Что ни дама, то всегда

треф,

подрукавная черна

масть.

Представляется валет:

«Лев»,

но левреточна его

пасть.

Вдрабадан напьётся мой

гном

и расплачется: «Прошу,

верь.

Дело, видишь ли, мой друг,

в том:

подыхает от тоски

зверь»…

Если мера, значит есть

«сверх».

Как мести, так из избы

сор.

Предыстория беды —

смех.

Подготовленный топор

скор.

По прогнозам: огурцов

таз,

а фактически – сплошной

хрен,

Никудышный я, видать,

ас:

самолётик мой даёт

крен…

Будем жить да коротать

век,

обустраивая свой

кров.

Хватит каждому голгоф,

мекк,

справедливости, любви,

слов.

антивосьмимартовское

То сгораем в аду, то по маковку снегом завалены.

Не спасает пред Богом сиянье златых куполов.

От небесного жара кресты в пупырях да окалине,

и рассеяно всяких дурёх по России полно.

На слонах да китах балансирует сфероподобное.

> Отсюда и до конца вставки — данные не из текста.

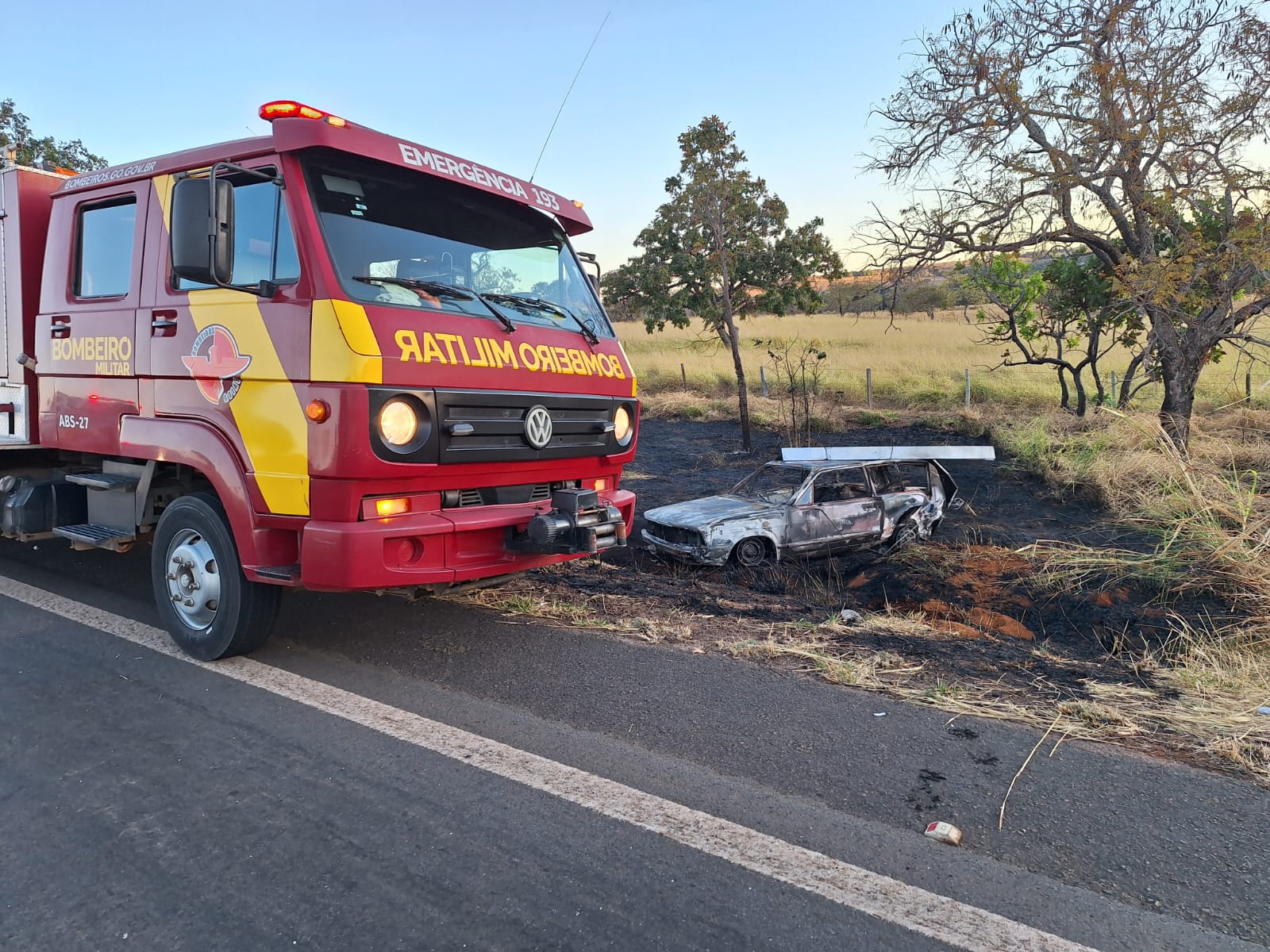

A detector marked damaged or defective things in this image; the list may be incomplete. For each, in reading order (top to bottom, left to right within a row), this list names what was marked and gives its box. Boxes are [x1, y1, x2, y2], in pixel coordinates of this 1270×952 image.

burnt car hood [640, 495, 777, 533]
burned car wreck [645, 447, 991, 566]
burnt car wheel [731, 538, 767, 566]
burnt tire [726, 538, 772, 566]
burnt tire [150, 495, 280, 660]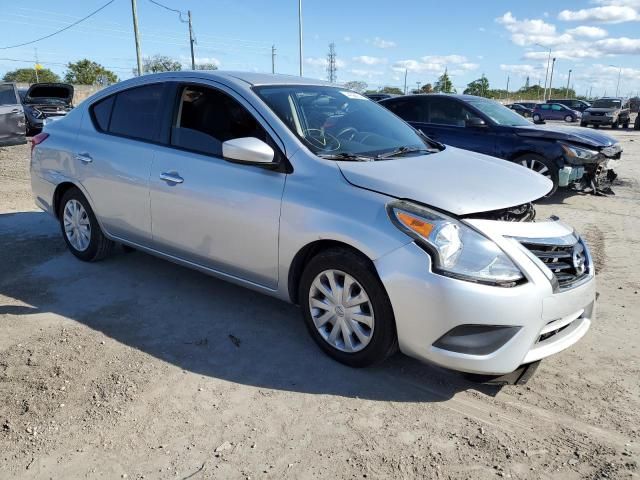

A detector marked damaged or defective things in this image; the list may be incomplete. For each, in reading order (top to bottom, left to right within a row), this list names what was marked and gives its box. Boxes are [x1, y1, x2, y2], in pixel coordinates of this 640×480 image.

damaged dark sedan [18, 83, 74, 136]
damaged dark sedan [380, 94, 620, 195]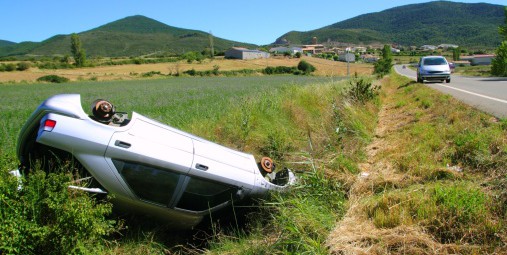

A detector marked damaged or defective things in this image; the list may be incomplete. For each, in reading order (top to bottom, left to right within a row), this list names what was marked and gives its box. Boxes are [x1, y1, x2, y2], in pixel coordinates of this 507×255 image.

overturned silver car [15, 94, 296, 228]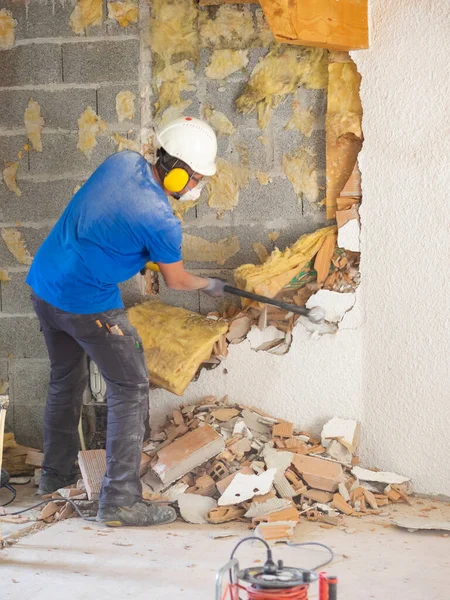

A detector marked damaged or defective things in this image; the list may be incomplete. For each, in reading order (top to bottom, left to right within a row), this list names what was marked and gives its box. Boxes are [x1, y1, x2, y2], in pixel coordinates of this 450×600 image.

torn drywall [0, 8, 16, 49]
torn drywall [70, 0, 103, 34]
torn drywall [108, 0, 138, 26]
torn drywall [150, 0, 198, 66]
torn drywall [205, 49, 248, 81]
torn drywall [24, 98, 44, 152]
torn drywall [77, 106, 107, 157]
torn drywall [115, 90, 136, 122]
torn drywall [204, 107, 236, 138]
torn drywall [236, 46, 326, 129]
torn drywall [284, 101, 316, 138]
torn drywall [2, 162, 21, 197]
torn drywall [207, 157, 251, 218]
torn drywall [284, 147, 318, 204]
torn drywall [0, 227, 33, 264]
torn drywall [183, 232, 241, 264]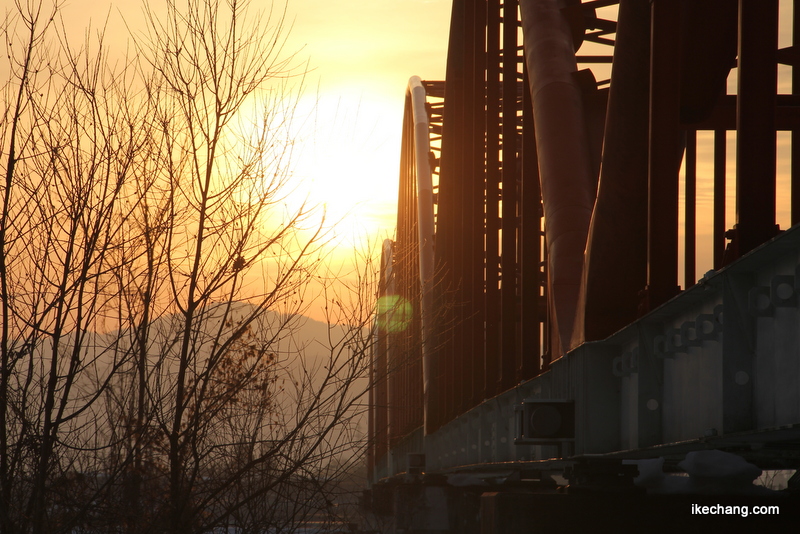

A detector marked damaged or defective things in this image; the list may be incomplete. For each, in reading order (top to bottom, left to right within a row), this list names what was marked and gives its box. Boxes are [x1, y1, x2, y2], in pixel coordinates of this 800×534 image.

rusty steel structure [366, 0, 800, 532]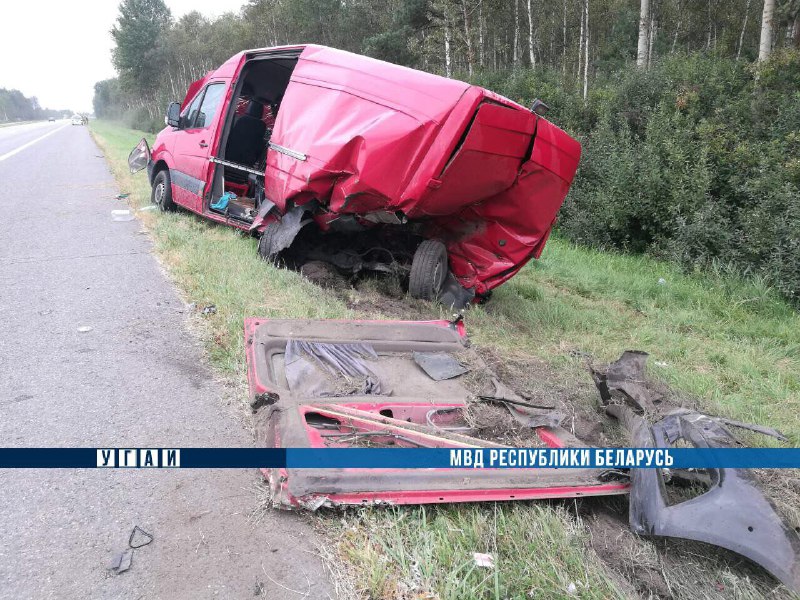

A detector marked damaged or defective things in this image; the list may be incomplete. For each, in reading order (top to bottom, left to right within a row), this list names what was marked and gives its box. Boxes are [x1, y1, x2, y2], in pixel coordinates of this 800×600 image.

detached car door [170, 81, 228, 213]
damaged red van [131, 44, 580, 304]
detached bumper piece [242, 318, 624, 510]
torn sheet metal [241, 316, 628, 508]
detached bumper piece [600, 352, 800, 592]
torn sheet metal [608, 400, 800, 592]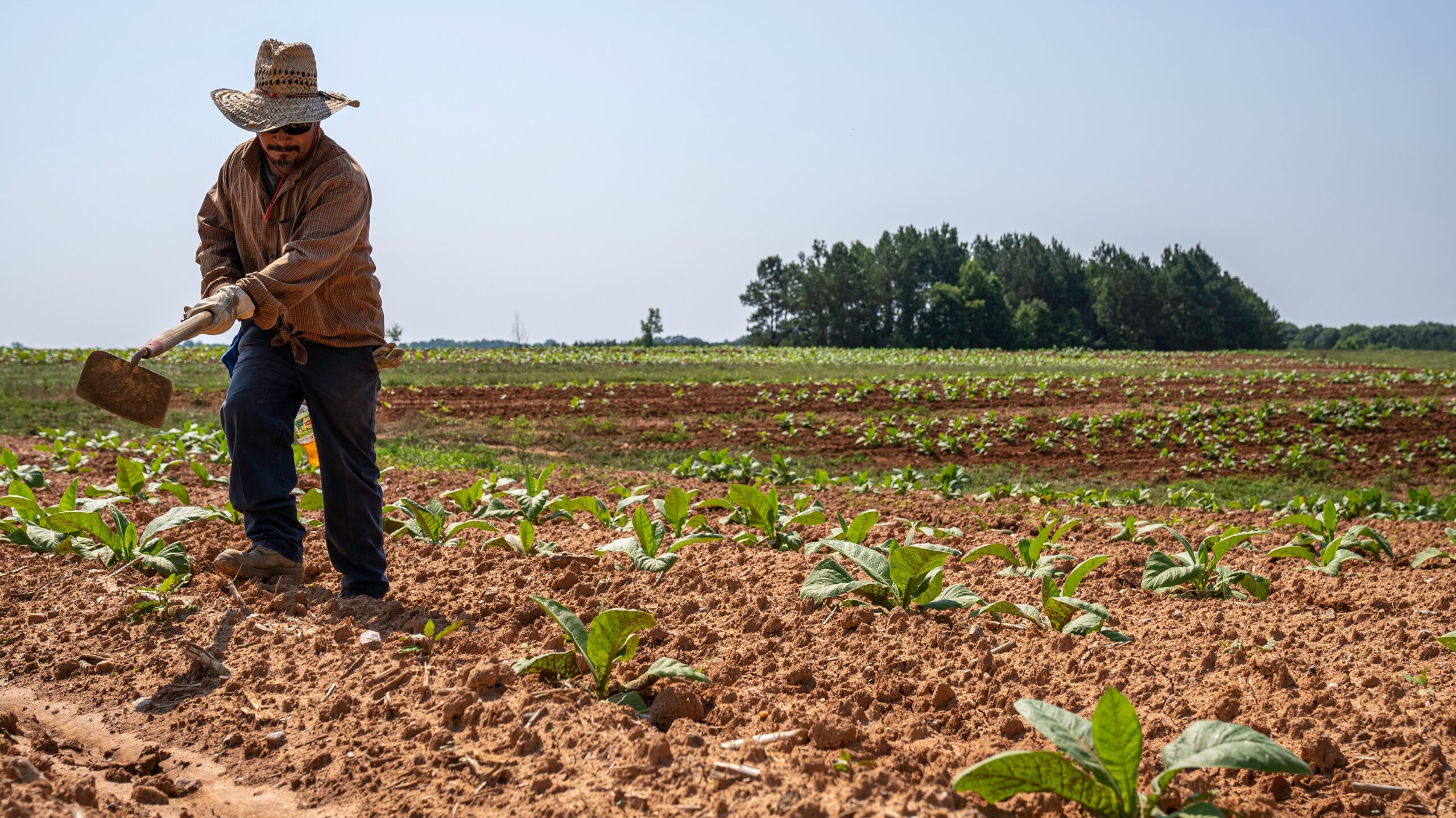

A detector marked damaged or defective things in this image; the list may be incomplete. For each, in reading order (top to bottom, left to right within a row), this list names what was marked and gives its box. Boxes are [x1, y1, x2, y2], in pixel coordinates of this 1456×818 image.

Держит палец на кнопке спокойный, седой исполин,

не давая зачахнуть планете, войною раздолбанной,

охраняя беспутных, наивных, смешных магдалин…

А когда я подохну (увы, непременно подохну) —

обручальное золото хитрый Сатурн приберёт

и мороз неожиданно выложит вензель на окнах:

«Соляными столбами по горло насытился Лот».

В том кольце неспроста зашифрована мудрость начальная:

всё однажды, я верю, вернётся на кру́ги своя.

И в решётке Вселенной, что ширится вглубь нескончаемо,

образуется,

выдержит,

выживет

наша семья.

ощущения

Это детство никогда не воро́тится:

растворилось в тишине навсегда.

Повзрослевшее лицо Богородицы

опечалилось по прошлым годам.

Где пути-дорожки – тропочки млечные:

бесконечность ожиданью подстать.

Вспоминая, пляшем в стужу от печки мы,

а желательно бы к печке плясать.

Если ангелы хитро́ морщат рожицы,

значит могут бесенята чихнуть.

Я не кожей – лягушачьей подкожицей

ощущаю одиночества суть.

Снова осень непогодою хмурится,

протоптали небо тучи-слоны.

Отразился в перевёртыше улицы

подзаветренный огрызок луны…

То тревога засосёт вдруг под ложечкой,

то судьба опять нажмёт на пробел.

Кто-то рад бы помереть, да неможется.

Кто-то рад бы, да не смог…

Не сумел.

привиделось

За шорохом мистики – явь геральдических снов

под этой старинной, потрёпанной веком подкладкой.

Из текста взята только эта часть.